Uli Jon Roth, "Scorpions Revisited" (UDR). Those with a spacy spot in their hearts for the proggier early Scorps and an appreciation for Uli's Germanic Hendrixisms & weird-ass guitar harmonies might get a serious charge out of this double CD. Roth literally inhabits the Scorpions' '70s rehearsal hall with a strong band to realize a mixmaster's dream of layering and extending the hits, and the results, especially on "Dark Lady," "Catch Your Train" and "Pictured Life," at times surpass the originals. Singer Nathan James can't compete with Klaus Meine's golden nasality, but his lungs pack more socks than a leather suitcase.
Michael Schenker's Temple of Rock, "Spirit on a Mission" (In-Akustik). For headlong momentum, melodic acuity, and an improvisational attack that keeps you wondering where the hell he got that, Michael Schenker is hard to beat. Add the Scorpions' time-synchronized '70s rhythm section (Herman Rarebell and Francis Buccholz) and a skilled utility player (Wayne Findlay), and you've got almost a complete cathedral. But this time the cross on the steeple is Rainbow/Yngwie singer Doogie White, a metal singer with a Scottish plowman's soul who bleeds the guts out of energized compositions that conjure ghosts of Rainbow, UFO and even Dio. It sounds better every time I hear it.

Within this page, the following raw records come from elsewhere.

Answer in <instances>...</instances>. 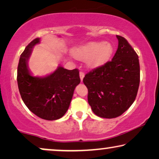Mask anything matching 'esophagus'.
I'll return each mask as SVG.
<instances>
[{"label":"esophagus","instance_id":"1","mask_svg":"<svg viewBox=\"0 0 159 159\" xmlns=\"http://www.w3.org/2000/svg\"><path fill=\"white\" fill-rule=\"evenodd\" d=\"M80 80H81V82L82 81V80H83V78L84 77V73L83 71H80Z\"/></svg>","mask_w":159,"mask_h":159}]
</instances>
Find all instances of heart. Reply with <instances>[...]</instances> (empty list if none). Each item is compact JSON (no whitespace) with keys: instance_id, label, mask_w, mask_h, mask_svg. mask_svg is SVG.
Masks as SVG:
<instances>
[{"instance_id":"1","label":"heart","mask_w":159,"mask_h":159,"mask_svg":"<svg viewBox=\"0 0 159 159\" xmlns=\"http://www.w3.org/2000/svg\"><path fill=\"white\" fill-rule=\"evenodd\" d=\"M113 53L112 45L106 42H92L77 49L75 56L79 59L92 57L90 64L97 67L103 65Z\"/></svg>"}]
</instances>
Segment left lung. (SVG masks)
Segmentation results:
<instances>
[{"label":"left lung","instance_id":"8db88e82","mask_svg":"<svg viewBox=\"0 0 159 159\" xmlns=\"http://www.w3.org/2000/svg\"><path fill=\"white\" fill-rule=\"evenodd\" d=\"M118 48L112 60L86 74L88 103L93 113L102 118L119 116L136 98L140 84L138 56L121 36L116 35Z\"/></svg>","mask_w":159,"mask_h":159}]
</instances>
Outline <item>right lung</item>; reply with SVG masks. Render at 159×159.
Here are the masks:
<instances>
[{"mask_svg":"<svg viewBox=\"0 0 159 159\" xmlns=\"http://www.w3.org/2000/svg\"><path fill=\"white\" fill-rule=\"evenodd\" d=\"M40 41V38L34 39L21 54L17 83L22 101L33 114L45 120H56L68 110L75 89L80 82L79 70H68L58 66L46 77L32 76L28 67V60L32 48Z\"/></svg>","mask_w":159,"mask_h":159,"instance_id":"add662e5","label":"right lung"}]
</instances>
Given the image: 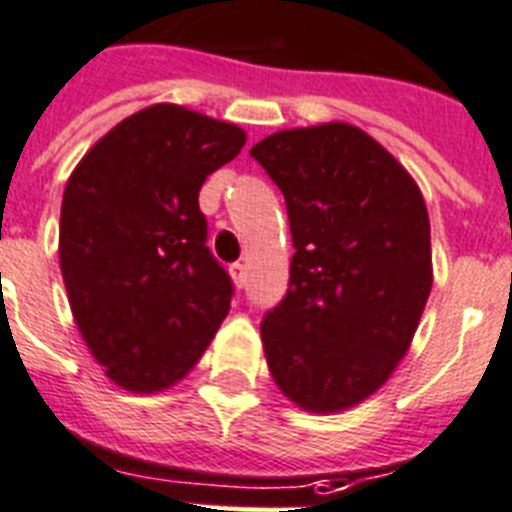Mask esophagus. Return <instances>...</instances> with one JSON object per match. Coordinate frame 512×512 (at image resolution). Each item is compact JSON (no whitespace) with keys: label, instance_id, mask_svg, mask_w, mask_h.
<instances>
[{"label":"esophagus","instance_id":"1","mask_svg":"<svg viewBox=\"0 0 512 512\" xmlns=\"http://www.w3.org/2000/svg\"><path fill=\"white\" fill-rule=\"evenodd\" d=\"M230 274H233L235 285H238V287L246 285V266L240 264V261H235V264L230 266Z\"/></svg>","mask_w":512,"mask_h":512}]
</instances>
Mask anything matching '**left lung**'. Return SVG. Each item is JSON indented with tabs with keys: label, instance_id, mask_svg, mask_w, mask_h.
Wrapping results in <instances>:
<instances>
[{
	"label": "left lung",
	"instance_id": "8db88e82",
	"mask_svg": "<svg viewBox=\"0 0 512 512\" xmlns=\"http://www.w3.org/2000/svg\"><path fill=\"white\" fill-rule=\"evenodd\" d=\"M251 157L285 196L295 248L285 298L261 321L269 373L308 412L355 406L383 386L425 310V199L349 124L277 131Z\"/></svg>",
	"mask_w": 512,
	"mask_h": 512
}]
</instances>
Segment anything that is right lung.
<instances>
[{
  "label": "right lung",
  "mask_w": 512,
  "mask_h": 512,
  "mask_svg": "<svg viewBox=\"0 0 512 512\" xmlns=\"http://www.w3.org/2000/svg\"><path fill=\"white\" fill-rule=\"evenodd\" d=\"M246 144L233 124L150 106L113 126L64 189L61 277L95 360L129 391L189 373L230 310L199 189Z\"/></svg>",
  "instance_id": "1"
}]
</instances>
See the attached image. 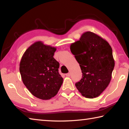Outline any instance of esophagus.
I'll list each match as a JSON object with an SVG mask.
<instances>
[{
  "instance_id": "1",
  "label": "esophagus",
  "mask_w": 129,
  "mask_h": 129,
  "mask_svg": "<svg viewBox=\"0 0 129 129\" xmlns=\"http://www.w3.org/2000/svg\"><path fill=\"white\" fill-rule=\"evenodd\" d=\"M66 75L67 76H68V77H69V76H71V73H67V74H66V75Z\"/></svg>"
}]
</instances>
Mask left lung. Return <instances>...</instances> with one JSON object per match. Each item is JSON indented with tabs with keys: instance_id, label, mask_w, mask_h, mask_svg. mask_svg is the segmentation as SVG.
Wrapping results in <instances>:
<instances>
[{
	"instance_id": "1",
	"label": "left lung",
	"mask_w": 129,
	"mask_h": 129,
	"mask_svg": "<svg viewBox=\"0 0 129 129\" xmlns=\"http://www.w3.org/2000/svg\"><path fill=\"white\" fill-rule=\"evenodd\" d=\"M70 49L82 73L81 79L75 84L76 88L86 98L99 96L112 78L115 65L112 47L104 39L88 31L72 44Z\"/></svg>"
}]
</instances>
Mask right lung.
Masks as SVG:
<instances>
[{
  "instance_id": "obj_1",
  "label": "right lung",
  "mask_w": 129,
  "mask_h": 129,
  "mask_svg": "<svg viewBox=\"0 0 129 129\" xmlns=\"http://www.w3.org/2000/svg\"><path fill=\"white\" fill-rule=\"evenodd\" d=\"M56 48L41 41L26 50L20 62V73L25 86L36 97L51 99L57 94L63 82L58 73L59 62L53 55Z\"/></svg>"
}]
</instances>
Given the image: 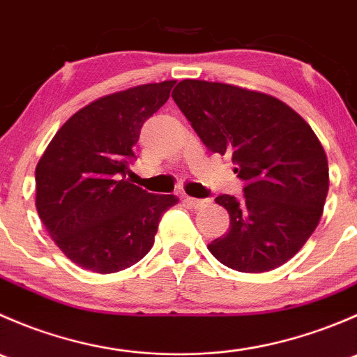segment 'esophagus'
Here are the masks:
<instances>
[{
    "label": "esophagus",
    "instance_id": "34e87169",
    "mask_svg": "<svg viewBox=\"0 0 357 357\" xmlns=\"http://www.w3.org/2000/svg\"><path fill=\"white\" fill-rule=\"evenodd\" d=\"M185 200H186V204L193 208L204 207V205H207V202H208V200H202V199H192V197H186Z\"/></svg>",
    "mask_w": 357,
    "mask_h": 357
}]
</instances>
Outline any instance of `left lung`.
<instances>
[{
  "mask_svg": "<svg viewBox=\"0 0 357 357\" xmlns=\"http://www.w3.org/2000/svg\"><path fill=\"white\" fill-rule=\"evenodd\" d=\"M172 100L211 152L229 155L245 181L219 195L229 231L207 248L240 273H264L294 257L319 225L330 176L321 142L282 100L254 89L185 79Z\"/></svg>",
  "mask_w": 357,
  "mask_h": 357,
  "instance_id": "1",
  "label": "left lung"
}]
</instances>
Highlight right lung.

UFO, "A Conspiracy of Stars" (SPV/Steamhammer). Rock. Blues. Experience. Desire. Thanks to producer Chris Tsangerides (Judas Priest, Thin Lizzy, Anvil), UFO drop their heaviest load in 30 years. With Pete Way disabled, bassist Rob De Luca locks right in to drummer Andy Parker's piss-'n'-sawdust thud; the by now well established Vinnie Moore sprays his technically insane metal jigs all over the place via a connoisseur's menu of ax tones; and Paul Raymond leans hard on his Hammond to enhance the hashish-den atmosphere. Phil Mogg? He grunts out especially vivid lyrics like an old boxer at the big bag. A hell of a dirty good time.
Scorpions, "Return to Forever" (New Door/UME). Like the three above bangers, "Return" taps vintage impulses; ironic that the band providing the excuse for all this activity sounds tiredest doing it. Most of the attempted anthems herein are alleged to derive from "unfinished" old tunes (let's not call 'em rejects), bucking the trend of challenge that Scorpions rode through the 1990s and 2000s. The most believable lyric is "We don't care about anything," and all the "rock" references make one long for a tune about conceptual crochet. I used to say Scorpions rock like a machine, but there's a difference between that and being mechanical.